Third-party enterprise application support providers promise savings of up to 70% per year, but mind the gaps in coverage.
Enterprise software isn't cheap. Nor is ongoing maintenance and support, which in the case of SAP costs an additional 18% to 22% of the initial software purchase price per year. Enter Spinnaker Support, which introduced on Thursday a third-party support option for SAP applications, promising to cut customers' costs by at least half.
For companies making seven- or eight-figure investments in ERP, the prospect of a six-figure savings per year may be appealing. But be aware of the gaps in third-party service coverage.
Spinnaker, which is based in Denver and has offices in London and Singapore, has offered global support for Oracle's JD Edwards ERP applications for three-and-a-half years. The company has 160 customers, including three (unidentified) charter customers that have helped it establish the new SAP services. By adding support for SAP ECC and R/3 ERP systems, Spinnaker is dramatically expanding its addressable market, as SAP is the leading supplier of ERP systems.
The big promise from Spinnaker and its chief rival, Rimini Street, is substantially lower costs. Both companies say their services, which include round-the-clock, global troubleshooting and issue resolution, are half the cost of services provided by the likes of SAP and Oracle. Spinnaker says the savings are even higher if customers must use additional services from the big application vendors.
"Customers incur much higher costs between forced upgrades and customization support that SAP charges for on top of their usual maintenance fees," says Matt Stava, managing principal of Spinnaker Support. Spinnaker's service includes support for customizations, and by forgoing upgrades that "many customers find offer little value," Stava says, SAP customers can save as much as 70% on their annual support bill.
Of course, customizations usually need support the most when software upgrades cause them to break, so Spinnaker's additional 20% savings might prove illusory. Customers also have to consider that third-party vendors can't offer the enhancement packs and upgrades that are covered under original-vendor maintenance contracts.
What's more, the original vendors have software-based optimization and configuration tools that third-party vendors can't use or match--in SAP's case, its hosted Solution Manager software, included with Enterprise (22% per year) support. Solution Manager is designed to monitor systems, identify baseline performance, and help customers institute best practices for system optimization.
Spinnaker can't use Solution Manager, Stava acknowledges, but he says his firm assigns dedicated engineers to each customer who quickly become familiar with the particulars of a client's implementation.
Spinnaker and Rimini both say their customers are looking for long-term application stability rather than the latest bells and whistles. "In the early days it tended to be companies running legacy apps, but now it's a mix, with plenty of customers who are looking to run relatively new applications into the next decade," says David Rowe, senior VP and CMO at Rimini Street. Rimini has been in business since 2005 and has 475 customers.
The aspect of software upgrades that customers can't do without are changes made to comply with new or changed tax, legal, and regulatory requirements. In these cases, third-party providers can access application source code and make required changes directly, but there are instances where the third party simply won't go there.
Spinnaker, for example, isn't currently supporting SAP HR or payroll functionality, which is subject to constant tax, legal, and regulatory changes. Spinnaker says it plans to offer that support in the future. Rimini Street, meanwhile, does support SAP HR and payroll.
"We have a global tax and regulatory research team and a development team that can deliver those updates," Rowe says. "We've also built a tax engine to support customers in the U.S., which required a multimillion-dollar investment."
Spinnaker says its differentiator is a guaranteed 30-minute response time, with callback waits currently averaging eight minutes.

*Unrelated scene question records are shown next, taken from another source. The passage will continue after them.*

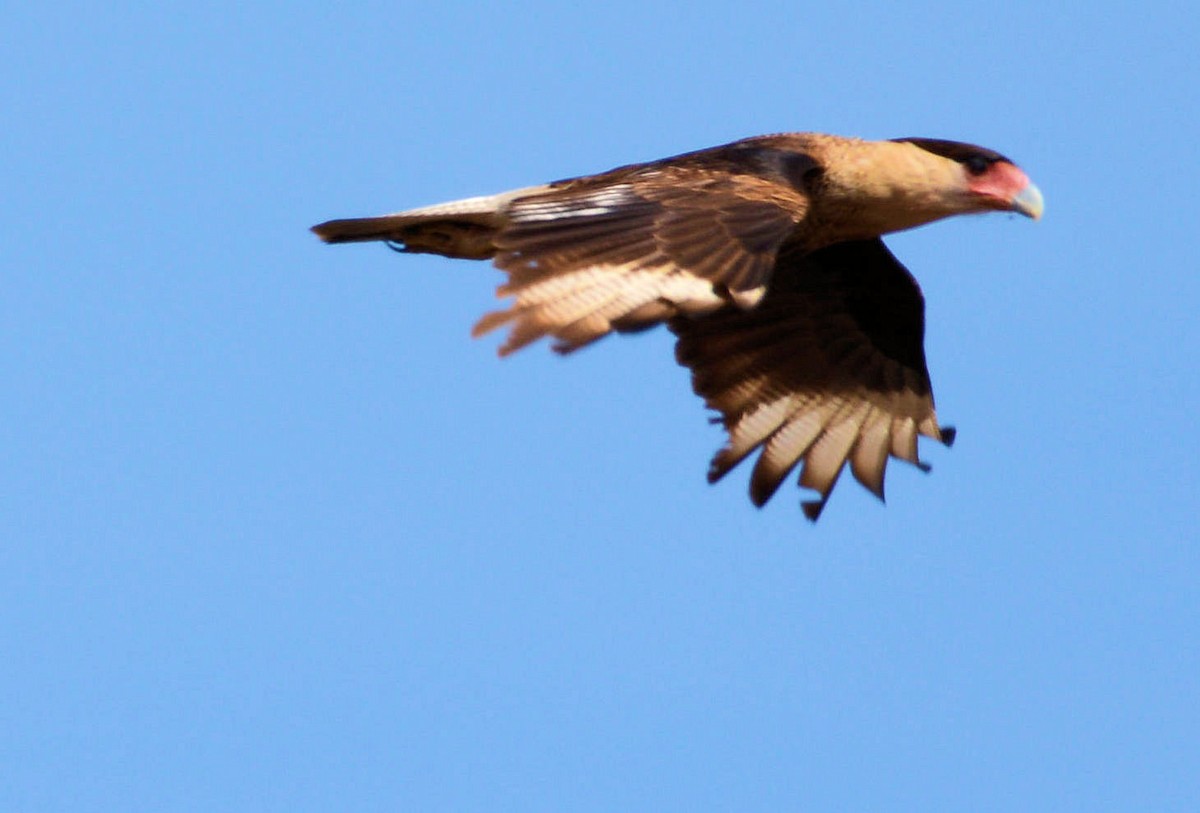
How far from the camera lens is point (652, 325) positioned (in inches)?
220

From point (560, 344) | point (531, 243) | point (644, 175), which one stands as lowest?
point (560, 344)

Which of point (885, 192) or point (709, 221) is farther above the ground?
point (885, 192)

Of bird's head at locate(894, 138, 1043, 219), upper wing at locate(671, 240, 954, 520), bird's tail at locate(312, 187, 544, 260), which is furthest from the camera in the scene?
upper wing at locate(671, 240, 954, 520)

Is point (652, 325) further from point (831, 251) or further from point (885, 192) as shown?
Result: point (831, 251)

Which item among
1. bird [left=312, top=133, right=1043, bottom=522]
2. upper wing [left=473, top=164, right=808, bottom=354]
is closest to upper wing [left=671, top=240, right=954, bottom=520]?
bird [left=312, top=133, right=1043, bottom=522]

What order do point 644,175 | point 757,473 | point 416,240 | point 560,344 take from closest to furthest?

To meet that service level, Stava says Spinnaker maintains a five-to-one ratio of customers to engineers, and he contends that Rimini's ratio is as high as 20 to 1 (a claim that Rimini denies).

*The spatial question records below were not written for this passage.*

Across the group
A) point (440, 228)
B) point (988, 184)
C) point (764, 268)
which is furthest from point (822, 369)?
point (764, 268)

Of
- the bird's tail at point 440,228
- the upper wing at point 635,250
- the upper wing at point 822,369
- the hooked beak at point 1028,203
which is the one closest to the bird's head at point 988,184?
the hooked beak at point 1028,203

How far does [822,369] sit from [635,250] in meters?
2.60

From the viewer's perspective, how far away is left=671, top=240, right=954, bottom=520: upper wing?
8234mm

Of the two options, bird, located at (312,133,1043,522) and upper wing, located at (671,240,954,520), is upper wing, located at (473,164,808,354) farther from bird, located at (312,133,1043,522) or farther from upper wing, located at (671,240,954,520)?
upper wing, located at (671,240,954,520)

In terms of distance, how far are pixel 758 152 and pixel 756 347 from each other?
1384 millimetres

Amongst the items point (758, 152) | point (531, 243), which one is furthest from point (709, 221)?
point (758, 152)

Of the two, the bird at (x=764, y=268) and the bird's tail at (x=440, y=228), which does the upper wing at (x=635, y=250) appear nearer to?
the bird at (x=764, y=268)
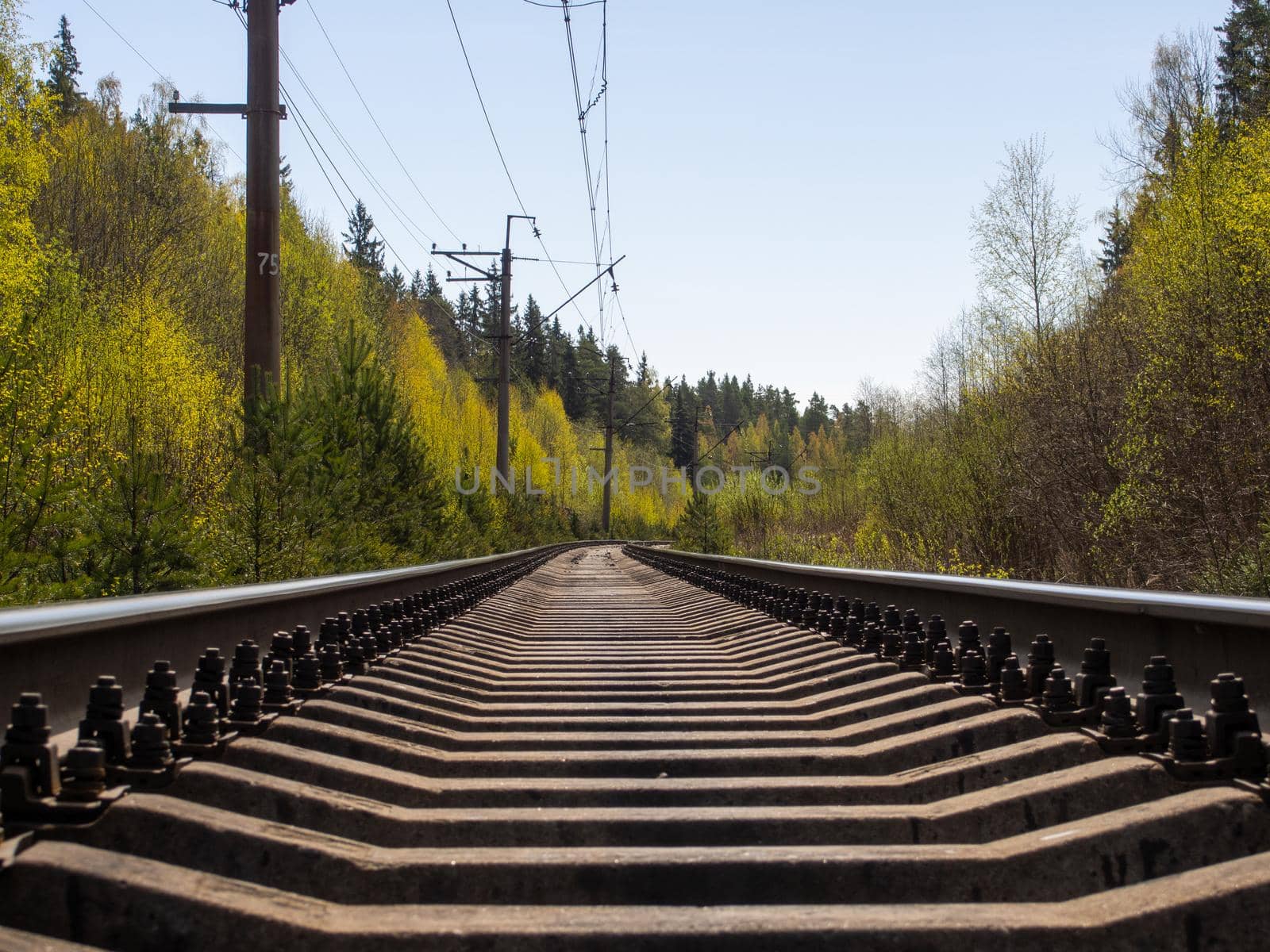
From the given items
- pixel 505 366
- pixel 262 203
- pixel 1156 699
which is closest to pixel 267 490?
pixel 262 203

Of course, third-party support providers have seen their share of controversy. Oracle has an ongoing lawsuit against Rimini Street, and Oracle also sued and won a case against SAP and its now-shuttered TomorrowNow unit. Oracle sought a new trial in its case against SAP/TomorrowNow after a judge knocked the jury award down from $1.3 billion to $272 million.
Third-party enterprise application support isn't for everyone, but as shown by Spinnaker's expansion into SAP services, it's a growing market that will likely benefit from competition. "We estimate that there are roughly 25,000 deployments of SAP out there," Rimini Street's Rowe says, "so the market is definitely big enough to support a set of choices for customers."